Mesut war so eine Art Freund von ihr. Ungefähr einmal pro Woche – im Schnitt, nicht regelmäßig – traf sie ihn, und sie sahen sich zusammen einen Film an oder so. Er war Pilot bei der Luftwaffe, aber er erzählte nie davon. Sie sprachen überhaupt nicht besonders viel, jedenfalls nicht über wichtige Dinge, aber Sonia genoss die Zeit mit ihm. Meistens kam er zu ihr in die Wohnung, weil seine ziemlich spartanisch eingerichtet war, trank im Laufe des Abends genau eine Flasche Bier – nie mehr, den letzten Schluck immer kurz bevor er ging -, gelegentlich sagte er was und sie antwortete, dann lachten sie, und nach zwei, drei Stunden ging er wieder.
Er hatte nie auch nur versucht, den Arm um sie zu legen, aber sie waren auf sehr angenehme Art vertraulich miteinander. Sonia mochte Mesut. Und sie hatte Glück, er wollte sowieso Hearts in Atlantis sehen, und er hatte sogar noch etwas von seinem Abendessen für sie übrig.

5 Responses to Nimmermehr (2)

  1. keoni sagt:

    Diese Fahrstuhl-Sequenz ist zwar lustig, aber vielleicht manchem Leser zu lang, dafür, dass sie ja nur nach Hause geht…

  2. Oliver sagt:

    Ich finde auch das gut.
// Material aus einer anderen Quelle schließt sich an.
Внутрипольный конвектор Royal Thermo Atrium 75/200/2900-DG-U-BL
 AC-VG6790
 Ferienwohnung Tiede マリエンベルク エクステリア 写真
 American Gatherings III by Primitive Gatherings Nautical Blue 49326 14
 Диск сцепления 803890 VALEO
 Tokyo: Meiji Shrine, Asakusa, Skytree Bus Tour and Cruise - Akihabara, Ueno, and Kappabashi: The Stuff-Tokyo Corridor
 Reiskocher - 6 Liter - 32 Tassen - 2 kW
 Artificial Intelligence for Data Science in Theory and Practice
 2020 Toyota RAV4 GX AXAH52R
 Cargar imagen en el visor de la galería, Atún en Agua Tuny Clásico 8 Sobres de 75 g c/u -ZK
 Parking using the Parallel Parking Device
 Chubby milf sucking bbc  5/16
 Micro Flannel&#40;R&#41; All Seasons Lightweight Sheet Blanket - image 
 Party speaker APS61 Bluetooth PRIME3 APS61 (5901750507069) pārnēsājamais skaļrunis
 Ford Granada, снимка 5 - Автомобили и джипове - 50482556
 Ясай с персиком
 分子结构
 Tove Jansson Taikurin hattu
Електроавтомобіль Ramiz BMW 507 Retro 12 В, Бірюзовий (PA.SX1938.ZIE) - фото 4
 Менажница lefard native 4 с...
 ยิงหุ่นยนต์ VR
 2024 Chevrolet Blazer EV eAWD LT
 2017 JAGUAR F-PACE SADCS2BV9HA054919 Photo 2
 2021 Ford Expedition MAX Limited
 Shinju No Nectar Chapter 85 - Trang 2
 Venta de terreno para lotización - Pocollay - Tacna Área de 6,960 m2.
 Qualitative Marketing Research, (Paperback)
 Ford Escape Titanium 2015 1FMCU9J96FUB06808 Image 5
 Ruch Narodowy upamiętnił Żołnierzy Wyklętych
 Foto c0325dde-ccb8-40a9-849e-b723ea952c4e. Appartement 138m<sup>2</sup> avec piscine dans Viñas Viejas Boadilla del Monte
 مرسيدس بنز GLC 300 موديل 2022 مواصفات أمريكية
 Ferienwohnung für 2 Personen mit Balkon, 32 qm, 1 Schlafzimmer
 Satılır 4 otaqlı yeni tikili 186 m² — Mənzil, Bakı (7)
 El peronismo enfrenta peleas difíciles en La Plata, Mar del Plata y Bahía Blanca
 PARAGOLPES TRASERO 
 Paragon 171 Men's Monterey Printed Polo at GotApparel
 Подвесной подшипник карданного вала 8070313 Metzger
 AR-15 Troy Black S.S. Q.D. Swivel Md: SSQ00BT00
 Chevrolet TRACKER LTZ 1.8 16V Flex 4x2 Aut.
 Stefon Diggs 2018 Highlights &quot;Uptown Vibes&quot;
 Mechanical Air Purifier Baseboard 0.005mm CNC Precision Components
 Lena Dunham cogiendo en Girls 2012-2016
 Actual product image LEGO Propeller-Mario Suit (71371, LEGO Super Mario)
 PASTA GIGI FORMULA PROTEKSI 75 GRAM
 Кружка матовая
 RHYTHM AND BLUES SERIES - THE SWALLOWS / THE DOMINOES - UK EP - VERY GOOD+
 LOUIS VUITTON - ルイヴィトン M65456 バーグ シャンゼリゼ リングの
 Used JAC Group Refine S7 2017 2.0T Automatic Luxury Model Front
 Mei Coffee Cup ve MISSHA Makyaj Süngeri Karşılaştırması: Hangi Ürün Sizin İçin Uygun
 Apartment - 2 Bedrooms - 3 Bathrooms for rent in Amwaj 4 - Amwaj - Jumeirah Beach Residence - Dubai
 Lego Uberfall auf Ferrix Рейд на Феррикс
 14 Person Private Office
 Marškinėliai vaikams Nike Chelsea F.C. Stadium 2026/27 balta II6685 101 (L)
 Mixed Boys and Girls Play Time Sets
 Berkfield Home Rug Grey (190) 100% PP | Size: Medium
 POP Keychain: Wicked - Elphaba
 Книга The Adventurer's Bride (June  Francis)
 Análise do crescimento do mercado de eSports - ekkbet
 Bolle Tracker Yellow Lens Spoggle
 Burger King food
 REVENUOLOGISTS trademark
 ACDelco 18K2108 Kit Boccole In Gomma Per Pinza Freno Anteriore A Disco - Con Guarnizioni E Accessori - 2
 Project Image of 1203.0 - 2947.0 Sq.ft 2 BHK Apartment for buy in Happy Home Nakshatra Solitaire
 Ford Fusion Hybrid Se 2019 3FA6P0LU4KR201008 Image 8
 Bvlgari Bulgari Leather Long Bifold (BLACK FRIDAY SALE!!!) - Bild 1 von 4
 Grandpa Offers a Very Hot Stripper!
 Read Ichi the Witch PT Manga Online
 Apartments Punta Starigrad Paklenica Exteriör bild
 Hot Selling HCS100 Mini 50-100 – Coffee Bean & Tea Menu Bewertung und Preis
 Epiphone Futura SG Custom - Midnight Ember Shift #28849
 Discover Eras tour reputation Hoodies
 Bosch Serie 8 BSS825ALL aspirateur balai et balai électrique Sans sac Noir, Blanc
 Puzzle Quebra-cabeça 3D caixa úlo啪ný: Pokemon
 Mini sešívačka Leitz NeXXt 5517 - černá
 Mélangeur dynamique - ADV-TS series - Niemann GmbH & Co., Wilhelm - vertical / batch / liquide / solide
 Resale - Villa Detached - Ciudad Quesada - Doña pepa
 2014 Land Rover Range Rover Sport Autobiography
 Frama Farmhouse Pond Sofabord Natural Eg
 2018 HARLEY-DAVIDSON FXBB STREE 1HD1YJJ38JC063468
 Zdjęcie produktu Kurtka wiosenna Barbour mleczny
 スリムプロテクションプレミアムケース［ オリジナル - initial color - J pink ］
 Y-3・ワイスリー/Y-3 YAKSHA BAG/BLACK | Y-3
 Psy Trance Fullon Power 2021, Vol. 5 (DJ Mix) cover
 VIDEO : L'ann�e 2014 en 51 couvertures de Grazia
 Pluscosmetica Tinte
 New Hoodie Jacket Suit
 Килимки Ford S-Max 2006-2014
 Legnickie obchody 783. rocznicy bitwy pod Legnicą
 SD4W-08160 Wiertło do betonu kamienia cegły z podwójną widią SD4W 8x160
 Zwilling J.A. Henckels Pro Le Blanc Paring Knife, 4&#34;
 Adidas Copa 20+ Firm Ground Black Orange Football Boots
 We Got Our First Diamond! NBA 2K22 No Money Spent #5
Ich fand es auch flüssiger als den ersten Teil. Hat mir gut gefallen.
    Würde am Ende noch ein Stück mehr Sonias Quasi-Resignation. So wie ich sie erlebt habe, hätte ich erwartet, dass sie die beiden Amöben aus der Wohnung rausschmeißt.

  3. pampashase sagt:

    Die Fahrstuhl-Sequenz fand ich nicht lustig und auch nicht zu lang…ich dachte, da kommt gleich was gefääährliches…und die Tür geht nicht schnell genug zu, puuuh

  4. madove sagt:

    Zu lang gips für mich nicht.
    Die Fahrstuhlsequenz hat auch bei mir Spannung bis Angst erzeugt (war das Absicht, oder haben wir alle das Ambiente fehlgedeutet?) sodaß ich bis Mitte Dialog mit den Typen noch auf eine hereinbrechende Gefahr gewartet habe. Aber das darf ja auch mal. Ansonsten atmosphärisch schön, man=ich will weiterlesen und das tu ich jetzt auch, weil es ausnahmsweise mit einem freien Samstagnachmittag zusammenfällt

  5. Muriel sagt:

    @madove: Da hab ich ja Glück gehabt.